Inspiracją dla autorów filmu były wydarzenia z 31 maja. Flotylla Wolności, czyli konwój sześciu statków z Irlandii, Turcji i Grecji, została zaatakowana przez izraelskich komandosów, kiedy płynęła z pomocą humanitarną dla palestyńskiej Strefy Gazy. Nad ranem dokonali oni abordażu na największy ze statków – płynący pod turecką banderą „Mavi Marmara”. Na jego pokładzie oprócz kilkuset pasażerów znajdowała się żywność, sprzęt medyczny i materiały budowlane. W filmie „Dolina Wilków – Palestyna” zostaną wykorzystane ujęcia nakręcone z helikoptera podczas rzeczywistych zdarzeń. Podczas ataku zginęło dziewięć osób.

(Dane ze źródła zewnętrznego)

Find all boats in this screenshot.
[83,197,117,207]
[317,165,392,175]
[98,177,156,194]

– Jest nam przykro z powodu ofiar, ale winni są organizatorzy tej prowokacji – komentował wydarzenia minister obrony Izraela Ehud Barak. Izraelski premier Beniamin Netanjahu (w czasie operacji był z wizytą w Kanadzie) w pełni poparł działania armii. Akcje potępili politycy z całego świata.
– Jestem głęboko wstrząśnięty tragicznymi skutkami operacji – mówił szef francuskiej dyplomacji Bernard Kouchner. Premier Turcji Recep Tayyip Erdogan nazwał akcję „nieludzkim terroryzmem państwowym”. – Niech nikt nie sądzi, że będziemy milczeć w obliczu tego, co zaszło – powiedział. W Stambule tysiące ludzi wyszły na ulice.
Zagraniczne media piszą, że „Dolina Wilków – Palestyna” jest odwetem za izraelski atak.